Performer: Pink Floyd
Songwriters: Roger Waters, David Gilmour
Original Release: The Wall
Year: 1979
Definitive Version: None
I had left the interview
with a good feeling, but because the folks at the News-Dispatch hadn’t offered
me the job right away, I moved home with a certain amount of uncertainty about
my future. Plan A was I would start my new career as associate editor of Harbor
Country News. There was no Plan B.
Fortunately, I had a load of
Christmas activities to take my mind off my job predicament for a while. It
would be the first Christmas since 1981 where I wouldn’t be with Beth, but I
had already moved on through Jessica, so it wasn’t as bad as it could have
been. And just when it was time to start thinking about my future, I got the
call: The job was mine if I wanted it.

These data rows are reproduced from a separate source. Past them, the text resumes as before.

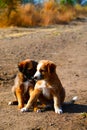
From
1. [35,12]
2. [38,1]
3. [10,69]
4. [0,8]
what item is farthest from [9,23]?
[10,69]

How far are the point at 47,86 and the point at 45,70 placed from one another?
309 mm

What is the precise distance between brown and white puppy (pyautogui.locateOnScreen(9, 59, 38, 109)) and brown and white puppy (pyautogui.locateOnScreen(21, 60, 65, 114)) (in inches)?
11.2

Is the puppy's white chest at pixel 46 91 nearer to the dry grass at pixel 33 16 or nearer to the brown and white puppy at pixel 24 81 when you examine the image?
the brown and white puppy at pixel 24 81

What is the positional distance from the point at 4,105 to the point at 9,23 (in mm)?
22333

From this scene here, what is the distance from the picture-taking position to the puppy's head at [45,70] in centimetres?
887

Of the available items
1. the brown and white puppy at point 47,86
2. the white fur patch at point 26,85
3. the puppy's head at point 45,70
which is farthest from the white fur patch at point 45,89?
the white fur patch at point 26,85

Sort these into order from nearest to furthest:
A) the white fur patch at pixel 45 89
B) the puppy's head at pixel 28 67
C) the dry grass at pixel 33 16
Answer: the white fur patch at pixel 45 89
the puppy's head at pixel 28 67
the dry grass at pixel 33 16

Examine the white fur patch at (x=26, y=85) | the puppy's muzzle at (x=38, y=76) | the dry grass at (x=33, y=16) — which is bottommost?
the dry grass at (x=33, y=16)

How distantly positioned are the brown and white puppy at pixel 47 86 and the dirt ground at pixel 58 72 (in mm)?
203

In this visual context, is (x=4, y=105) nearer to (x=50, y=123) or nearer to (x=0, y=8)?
(x=50, y=123)

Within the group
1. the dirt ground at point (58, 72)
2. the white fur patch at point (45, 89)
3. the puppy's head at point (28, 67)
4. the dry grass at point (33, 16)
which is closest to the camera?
the dirt ground at point (58, 72)

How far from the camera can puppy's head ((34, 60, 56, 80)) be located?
8.87 metres

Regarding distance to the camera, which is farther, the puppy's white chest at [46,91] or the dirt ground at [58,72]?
the puppy's white chest at [46,91]

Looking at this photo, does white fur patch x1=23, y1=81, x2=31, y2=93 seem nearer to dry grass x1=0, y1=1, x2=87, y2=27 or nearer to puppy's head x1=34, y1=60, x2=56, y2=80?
puppy's head x1=34, y1=60, x2=56, y2=80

Umm, yeah, OK, I guess.
My first order of business
after doing a silent yes-yes dance while on the phone of course was finding a
place to live. Although the News-Dispatch was in Michigan City, they wanted me
to live in Harbor Country, which is the southwest corner of Berrien County.
They wanted the person who was more or running the newspaper to live in the
area. Why not? I’m 23; it’s not as though I have a lot of choice anyway.
They had a lead on an
apartment for me in New Buffalo, which was both right on the Indiana border and
on Lake Michigan. As soon as I got off the phone with them, I called to make an
appointment to see it. The next day I was driving to New Buffalo, a town I’d
never been in before.
The sky was purple blue
black from the setting sun by the time I made it to New Buffalo, and my first
impression of the town as I drove in from the south was that it looked like a
Michigan lake town with about 3 feet of snow on the ground.
I’m sure I had seen that
much snow at Torch Lake before, but it wasn’t like anything I’d seen in a long
time. The plow piles were almost to the rooftops of one-story buildings. But
then when you can see Lake Michigan yawning wide and frozen less than a
quarter-mile from the main intersection in town, what would you expect in
January? They call it lake-effect snow for a reason.
The air was as cold as a bee
sting when I pulled up in front of a large two-story red-brick building smack
in the middle of the Whittaker Street “downtown” area. My contact was a woman
who was the namesake of the jewelry and gifts store on the first floor of that
building, Lyssa.
The apartment for rent was
in fact upstairs, and I liked the location right away. I had heard that the
Harbor Country office of my weekly would move to a downstairs office in the
back of the building, so in addition to being in the middle of town, it would
be right above where I’d be working.
The apartment had a separate
entrance next to the front of the store and there were actually two apartments
on the second floor. The one in the back was spoken for; the open one was in
the front. It was a refinished one-bedroom apartment with a great room that had
a living area and a massive kitchen, into which the door at the top of the
stairs led. It had a pantry, a coat closet and a bathroom.
The bedroom was large enough
to fit a single bed and that’s about it, and the bathroom didn’t have a shower,
just a bathtub. But the rent was $300 per month and all utilities were paid.
And it was warm. I was driving home that night, so I didn’t have a lot of time
to waste. Besides, where else was I going to find an apartment in the dead of
winter in this town? I took it.
I had to drive to her home
to sign a lease, and the two things I remember about that was that it was pitch
black by the time I reached it, and the house—a huge house—seemed to be out in
the middle of nowhere. I signed the lease and turned over a security deposit and
was soon on my way to complete my windsprint round trip.
At the time I was so excited
by the sudden turn of events that I didn’t even contemplate an important
logistical issue—how the heck I was going to move my furniture and get my car
up there? And the whole time this was going on, I had this song running through
my head in an endless loop. The move? I’ll figure that out. But will I find a
dirty woman to show this stranger around? That was the real question.